On Tuesday, the Chicago Urban League released the second part in a series of research that examines the historic and current factors that support the practice and maintenance of racial segregation and its impact on Chicago’s African-American communities. The study, titled The Impact of Racial Residential Segregation on Education in a “No Excuses” Environment, examines the myriad of ways in which Chicago’s current educational system significantly disadvantages poor, African-American students.
“Our findings indicate that Illinois has the dubious distinction of being one of the worst states in the nation for equitable and fair funding of its schools by most national measures,” said Stephanie Bechteler, vice president and executive director of the League’s Research and Policy Center. At all levels – from the state, to the metropolitan area, to the Chicago school district – the burden of an inequitably funded system is borne most heavily by those who can least afford it. The students with the greatest needs and the communities with the highest rates of poverty are systematically shortchanged and further disadvantaged by our educational system.”

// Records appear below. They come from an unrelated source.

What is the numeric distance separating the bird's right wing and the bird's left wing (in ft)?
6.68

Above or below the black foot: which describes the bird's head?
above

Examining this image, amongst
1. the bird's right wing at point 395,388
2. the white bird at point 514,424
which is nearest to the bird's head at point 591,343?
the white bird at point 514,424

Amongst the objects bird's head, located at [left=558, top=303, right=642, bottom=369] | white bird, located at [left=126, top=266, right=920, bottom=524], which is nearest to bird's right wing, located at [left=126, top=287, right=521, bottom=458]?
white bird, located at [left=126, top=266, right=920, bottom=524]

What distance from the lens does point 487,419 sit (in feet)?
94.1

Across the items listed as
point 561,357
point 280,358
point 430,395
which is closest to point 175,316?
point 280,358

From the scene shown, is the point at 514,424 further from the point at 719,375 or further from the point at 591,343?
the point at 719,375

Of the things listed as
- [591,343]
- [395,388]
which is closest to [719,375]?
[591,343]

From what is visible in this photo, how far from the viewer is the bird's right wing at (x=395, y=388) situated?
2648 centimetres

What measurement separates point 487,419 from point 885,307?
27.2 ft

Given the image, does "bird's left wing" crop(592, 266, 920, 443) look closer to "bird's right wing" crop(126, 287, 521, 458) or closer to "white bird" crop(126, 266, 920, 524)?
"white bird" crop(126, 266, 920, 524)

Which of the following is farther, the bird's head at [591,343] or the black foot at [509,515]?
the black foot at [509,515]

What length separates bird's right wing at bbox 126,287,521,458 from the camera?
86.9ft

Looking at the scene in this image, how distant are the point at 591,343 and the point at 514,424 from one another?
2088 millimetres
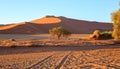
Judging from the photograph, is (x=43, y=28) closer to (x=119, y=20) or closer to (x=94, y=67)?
(x=119, y=20)

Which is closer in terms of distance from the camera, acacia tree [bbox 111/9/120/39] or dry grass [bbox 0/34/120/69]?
dry grass [bbox 0/34/120/69]

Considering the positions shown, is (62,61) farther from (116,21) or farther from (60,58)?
(116,21)

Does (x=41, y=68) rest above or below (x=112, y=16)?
below

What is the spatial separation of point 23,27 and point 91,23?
2393 inches

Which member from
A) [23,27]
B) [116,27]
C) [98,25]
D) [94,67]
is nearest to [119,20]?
[116,27]

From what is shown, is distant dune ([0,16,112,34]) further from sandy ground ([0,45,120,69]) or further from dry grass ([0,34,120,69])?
sandy ground ([0,45,120,69])

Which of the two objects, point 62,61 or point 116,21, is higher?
point 116,21

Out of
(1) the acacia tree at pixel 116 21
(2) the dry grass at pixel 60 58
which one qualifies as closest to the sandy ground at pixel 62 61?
(2) the dry grass at pixel 60 58

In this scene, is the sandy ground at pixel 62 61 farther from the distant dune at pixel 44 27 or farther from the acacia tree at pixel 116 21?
the distant dune at pixel 44 27

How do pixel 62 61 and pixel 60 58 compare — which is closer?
pixel 62 61

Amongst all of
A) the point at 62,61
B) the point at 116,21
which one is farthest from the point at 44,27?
the point at 62,61

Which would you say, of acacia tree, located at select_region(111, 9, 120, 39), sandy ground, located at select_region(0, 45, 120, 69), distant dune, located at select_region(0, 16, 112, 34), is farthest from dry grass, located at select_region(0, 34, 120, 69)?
distant dune, located at select_region(0, 16, 112, 34)

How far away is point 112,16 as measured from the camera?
3497 centimetres

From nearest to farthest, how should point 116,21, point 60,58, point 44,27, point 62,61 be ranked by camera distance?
point 62,61 < point 60,58 < point 116,21 < point 44,27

The data are based on an analysis of quantitative data from local experts, as well as data from publicly available national data sources such as the U.S. Census Bureau’s Public School System Finances, the National Center for Education Statistics and other similar sources. Qualitative interview and focus group data were gathered from issue-focused subject matter experts, including academics, activists/advocates, elected officials, human service providers, impacted persons and representatives from the educational, nonprofit and philanthropic communities.

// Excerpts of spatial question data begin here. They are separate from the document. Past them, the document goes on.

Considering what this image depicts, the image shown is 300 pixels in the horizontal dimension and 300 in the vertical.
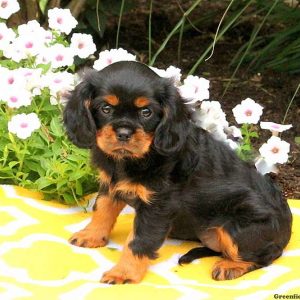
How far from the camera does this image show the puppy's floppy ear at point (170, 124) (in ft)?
12.3

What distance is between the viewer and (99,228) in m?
4.24

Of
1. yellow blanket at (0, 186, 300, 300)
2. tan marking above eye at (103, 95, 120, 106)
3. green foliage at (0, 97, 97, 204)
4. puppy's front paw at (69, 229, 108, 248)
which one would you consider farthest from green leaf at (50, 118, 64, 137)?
tan marking above eye at (103, 95, 120, 106)

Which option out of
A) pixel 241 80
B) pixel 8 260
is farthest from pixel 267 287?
pixel 241 80

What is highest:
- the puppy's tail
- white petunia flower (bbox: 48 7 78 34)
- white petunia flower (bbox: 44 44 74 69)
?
white petunia flower (bbox: 48 7 78 34)

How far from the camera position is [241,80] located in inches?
271

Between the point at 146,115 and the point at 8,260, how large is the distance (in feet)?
3.46

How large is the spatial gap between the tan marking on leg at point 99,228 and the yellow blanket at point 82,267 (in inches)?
1.7

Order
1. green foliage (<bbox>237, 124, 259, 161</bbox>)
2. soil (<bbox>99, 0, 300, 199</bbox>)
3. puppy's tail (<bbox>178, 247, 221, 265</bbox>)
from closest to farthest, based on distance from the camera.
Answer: puppy's tail (<bbox>178, 247, 221, 265</bbox>)
green foliage (<bbox>237, 124, 259, 161</bbox>)
soil (<bbox>99, 0, 300, 199</bbox>)

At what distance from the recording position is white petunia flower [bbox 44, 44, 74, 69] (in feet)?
16.0

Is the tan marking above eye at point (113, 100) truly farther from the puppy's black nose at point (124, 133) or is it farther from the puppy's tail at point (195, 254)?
the puppy's tail at point (195, 254)

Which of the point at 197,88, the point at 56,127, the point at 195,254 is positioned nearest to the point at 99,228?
the point at 195,254

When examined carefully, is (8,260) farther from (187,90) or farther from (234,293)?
(187,90)

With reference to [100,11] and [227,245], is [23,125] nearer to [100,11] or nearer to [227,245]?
[227,245]

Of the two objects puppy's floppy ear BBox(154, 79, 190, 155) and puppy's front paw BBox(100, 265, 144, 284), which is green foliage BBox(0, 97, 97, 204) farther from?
puppy's floppy ear BBox(154, 79, 190, 155)
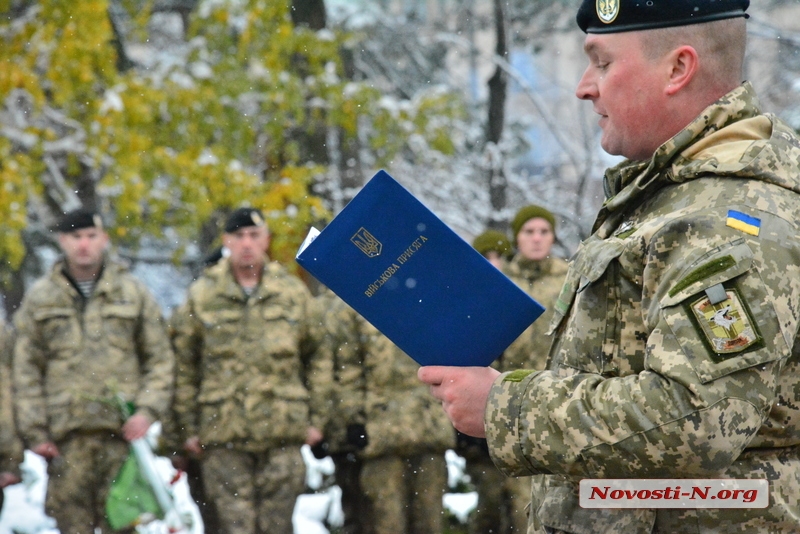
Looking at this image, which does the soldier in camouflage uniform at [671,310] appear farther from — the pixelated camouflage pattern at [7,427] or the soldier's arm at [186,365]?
the pixelated camouflage pattern at [7,427]

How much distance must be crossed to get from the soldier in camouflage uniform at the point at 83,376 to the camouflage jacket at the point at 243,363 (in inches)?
6.1

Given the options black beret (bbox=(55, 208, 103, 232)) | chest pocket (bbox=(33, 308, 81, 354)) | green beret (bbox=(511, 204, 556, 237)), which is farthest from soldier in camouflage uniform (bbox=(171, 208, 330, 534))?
green beret (bbox=(511, 204, 556, 237))

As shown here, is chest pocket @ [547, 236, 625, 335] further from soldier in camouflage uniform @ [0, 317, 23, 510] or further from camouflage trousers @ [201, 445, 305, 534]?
soldier in camouflage uniform @ [0, 317, 23, 510]

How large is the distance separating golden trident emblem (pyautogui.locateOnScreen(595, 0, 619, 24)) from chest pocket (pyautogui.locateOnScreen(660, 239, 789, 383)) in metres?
0.53

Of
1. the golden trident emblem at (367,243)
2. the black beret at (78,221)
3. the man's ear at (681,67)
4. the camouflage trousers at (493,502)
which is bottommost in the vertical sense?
the camouflage trousers at (493,502)

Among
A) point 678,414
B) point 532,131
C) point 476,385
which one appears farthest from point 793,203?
point 532,131

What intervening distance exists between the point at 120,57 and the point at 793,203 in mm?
10110

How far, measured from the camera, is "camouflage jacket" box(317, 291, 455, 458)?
19.3ft

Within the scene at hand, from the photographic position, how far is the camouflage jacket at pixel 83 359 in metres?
5.71

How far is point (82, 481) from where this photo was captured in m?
5.74

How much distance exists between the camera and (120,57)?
1084cm

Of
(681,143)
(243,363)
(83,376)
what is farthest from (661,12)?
(83,376)

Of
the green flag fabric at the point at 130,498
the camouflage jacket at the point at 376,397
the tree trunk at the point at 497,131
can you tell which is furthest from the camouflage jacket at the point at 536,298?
the tree trunk at the point at 497,131

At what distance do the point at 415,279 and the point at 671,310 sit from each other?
20.7 inches
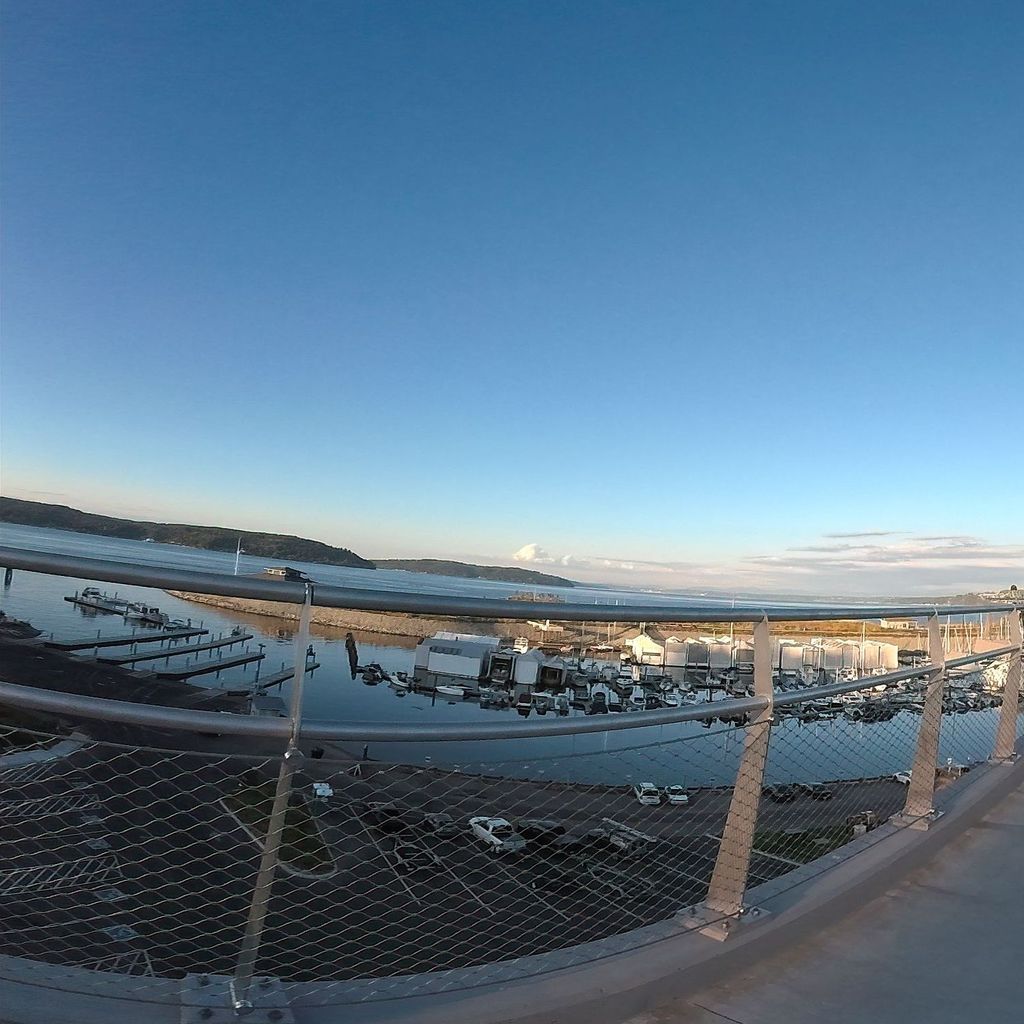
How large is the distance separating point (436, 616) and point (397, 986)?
30.0 inches

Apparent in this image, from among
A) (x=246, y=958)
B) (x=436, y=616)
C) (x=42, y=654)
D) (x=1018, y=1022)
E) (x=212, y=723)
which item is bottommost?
(x=42, y=654)

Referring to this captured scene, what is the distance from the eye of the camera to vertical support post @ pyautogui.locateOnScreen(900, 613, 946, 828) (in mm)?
2789

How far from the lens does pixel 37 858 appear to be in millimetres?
7574

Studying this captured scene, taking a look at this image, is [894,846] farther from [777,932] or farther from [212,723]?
[212,723]

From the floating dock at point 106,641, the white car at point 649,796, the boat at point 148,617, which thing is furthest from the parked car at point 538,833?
the boat at point 148,617

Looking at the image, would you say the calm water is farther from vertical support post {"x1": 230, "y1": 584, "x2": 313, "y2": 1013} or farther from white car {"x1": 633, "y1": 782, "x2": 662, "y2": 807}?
white car {"x1": 633, "y1": 782, "x2": 662, "y2": 807}

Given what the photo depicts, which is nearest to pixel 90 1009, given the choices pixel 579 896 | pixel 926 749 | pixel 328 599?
pixel 328 599

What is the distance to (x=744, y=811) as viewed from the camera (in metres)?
1.88

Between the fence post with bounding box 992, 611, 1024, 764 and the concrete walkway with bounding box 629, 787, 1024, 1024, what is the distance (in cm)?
163

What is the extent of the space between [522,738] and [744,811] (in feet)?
2.78

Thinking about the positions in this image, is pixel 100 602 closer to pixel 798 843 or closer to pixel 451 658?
pixel 451 658

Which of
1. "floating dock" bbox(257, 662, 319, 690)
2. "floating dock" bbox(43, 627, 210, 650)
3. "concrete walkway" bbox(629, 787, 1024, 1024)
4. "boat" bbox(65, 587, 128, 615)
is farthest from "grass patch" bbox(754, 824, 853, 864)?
"boat" bbox(65, 587, 128, 615)

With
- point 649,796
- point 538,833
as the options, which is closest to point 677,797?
point 649,796

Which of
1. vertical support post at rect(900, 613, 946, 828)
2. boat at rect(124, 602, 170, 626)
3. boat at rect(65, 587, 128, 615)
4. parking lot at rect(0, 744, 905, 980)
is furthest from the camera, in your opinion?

“The findings in our report further confirm that the funding equation for schools in Illinois, especially Chicago, needs to be totally revamped,” said Shari Runner, President and CEO of the Chicago Urban League. “Further, we must ensure that schools and communities have the resources to fund comprehensive programs, services and supports to ensure student success.”

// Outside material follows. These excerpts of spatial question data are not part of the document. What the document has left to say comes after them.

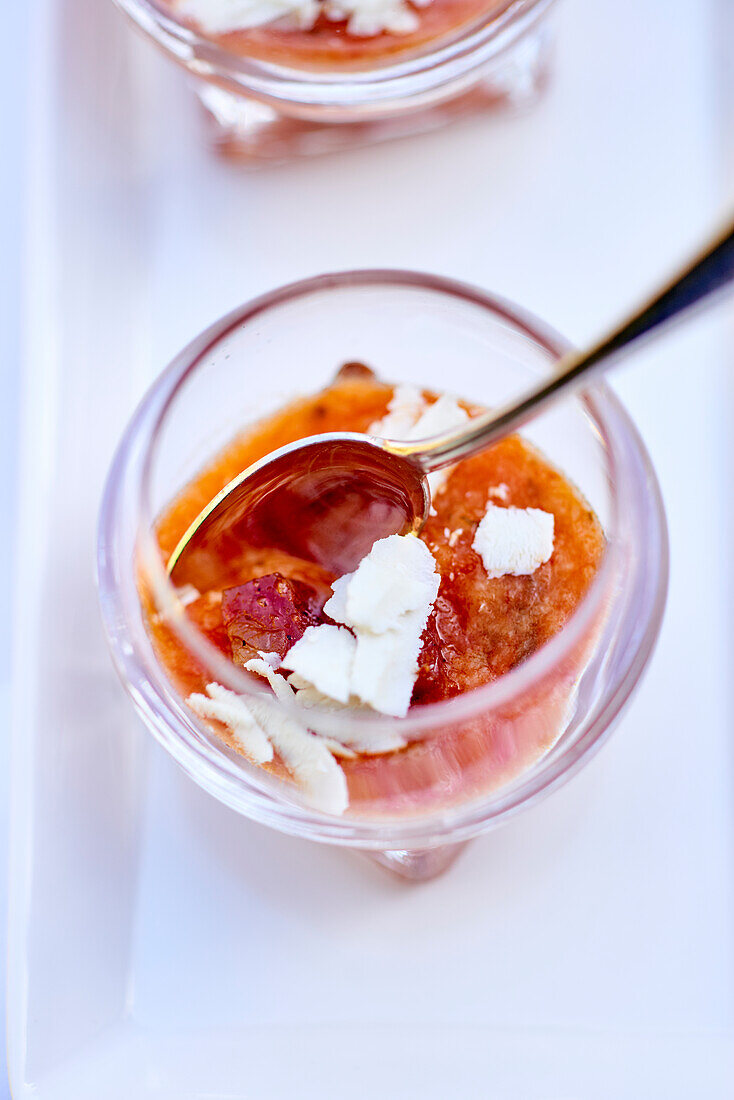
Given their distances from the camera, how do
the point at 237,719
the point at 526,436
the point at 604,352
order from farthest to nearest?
1. the point at 526,436
2. the point at 237,719
3. the point at 604,352

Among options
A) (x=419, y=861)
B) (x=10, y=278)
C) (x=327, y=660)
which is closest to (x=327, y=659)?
(x=327, y=660)

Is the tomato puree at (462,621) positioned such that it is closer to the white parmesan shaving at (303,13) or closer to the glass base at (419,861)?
the glass base at (419,861)

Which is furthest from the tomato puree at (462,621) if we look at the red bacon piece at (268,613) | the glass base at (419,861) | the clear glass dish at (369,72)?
the clear glass dish at (369,72)

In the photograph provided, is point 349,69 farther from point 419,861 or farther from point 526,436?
point 419,861

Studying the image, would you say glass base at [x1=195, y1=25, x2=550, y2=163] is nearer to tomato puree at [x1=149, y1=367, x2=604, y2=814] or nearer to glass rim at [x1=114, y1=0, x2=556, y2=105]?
glass rim at [x1=114, y1=0, x2=556, y2=105]

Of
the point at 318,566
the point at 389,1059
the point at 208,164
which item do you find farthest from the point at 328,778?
the point at 208,164

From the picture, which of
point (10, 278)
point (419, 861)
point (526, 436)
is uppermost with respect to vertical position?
point (10, 278)

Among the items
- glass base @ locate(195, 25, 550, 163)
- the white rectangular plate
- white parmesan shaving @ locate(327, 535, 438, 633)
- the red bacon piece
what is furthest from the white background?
white parmesan shaving @ locate(327, 535, 438, 633)
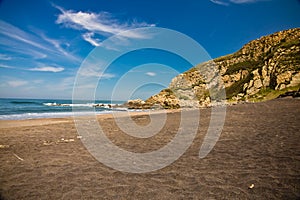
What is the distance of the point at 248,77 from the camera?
254 ft

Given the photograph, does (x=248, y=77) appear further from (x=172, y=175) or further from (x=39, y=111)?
(x=172, y=175)

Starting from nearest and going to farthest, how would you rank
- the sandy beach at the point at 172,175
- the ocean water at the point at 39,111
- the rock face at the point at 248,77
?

Other key findings from the report include the following:
Students in Chicago attend schools that receive less funding, but also have significantly higher numbers of poor students.
Analysis of Title 1 spending by the percentage of low-income children in Illinois school districts revealed overwhelming disparities in funds per-pupil and receipt of poverty alleviation funds by extremely affluent districts on the North Shore – like Kenilworth District 38 ($41,000) and Oak Grove District 68 ($82,000) with very few or no children in poverty.
Even in districts with few low-income students, these students perform worse on standardized tests than their higher-income peers.
In wealthier community areas with considerable community assets and economic stability, affluent families with higher incomes and more household resources can offset inadequate school funds.
The report goes on to outline a conceptual model that explains the specific disparities in the Chicago Public Schools and the vast differences in the educational experiences of students served within these schools. The concept of “Tipping Factors” is explored and lists the factors that either exacerbate or alleviate funding inequities. These “Tipping Factors” affect educational attainment but are also correlated with higher levels of community violence.
“We look forward to sharing this compelling information with city government, elected officials, members of the academic community, relevant organizations, parents, students and concerned citizens,” added Runner. “We will certainly need their input as we develop concrete strategies to remedy these educational inequities.”